## EXERCISE DETAILS
In the entries that follow, find the line containing "Northern Hare (Winter)" and the line containing "Straw bales on farmland with blue sky", then copy exactly everything from the first through the second except the pictures.

══ EXERCISE DATA ══

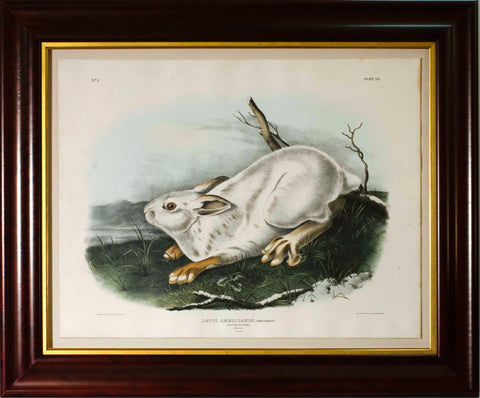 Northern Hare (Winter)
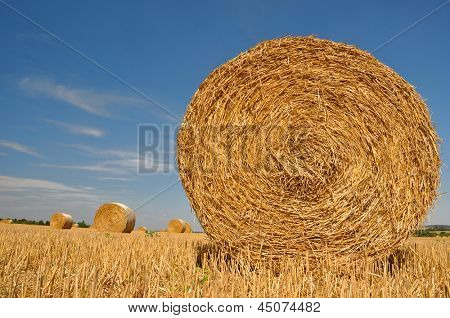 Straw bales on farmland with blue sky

═══
══ EXERCISE DATA ══

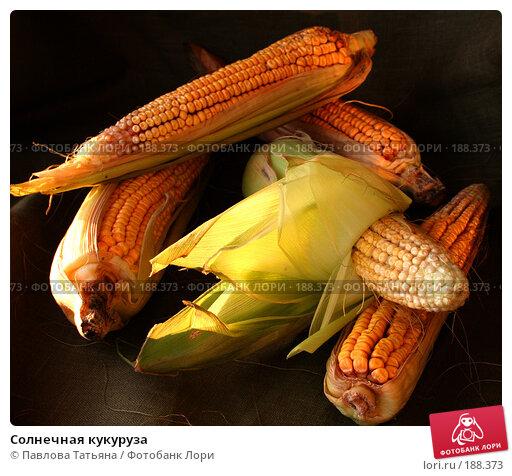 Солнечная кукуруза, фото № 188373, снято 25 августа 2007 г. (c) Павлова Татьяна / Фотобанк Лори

═══
══ EXERCISE DATA ══

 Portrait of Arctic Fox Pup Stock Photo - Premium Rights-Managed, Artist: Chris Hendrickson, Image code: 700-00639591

═══

## ANSWER BOX
 Northern Hare (Winter)
 Straw bales on farmland with blue sky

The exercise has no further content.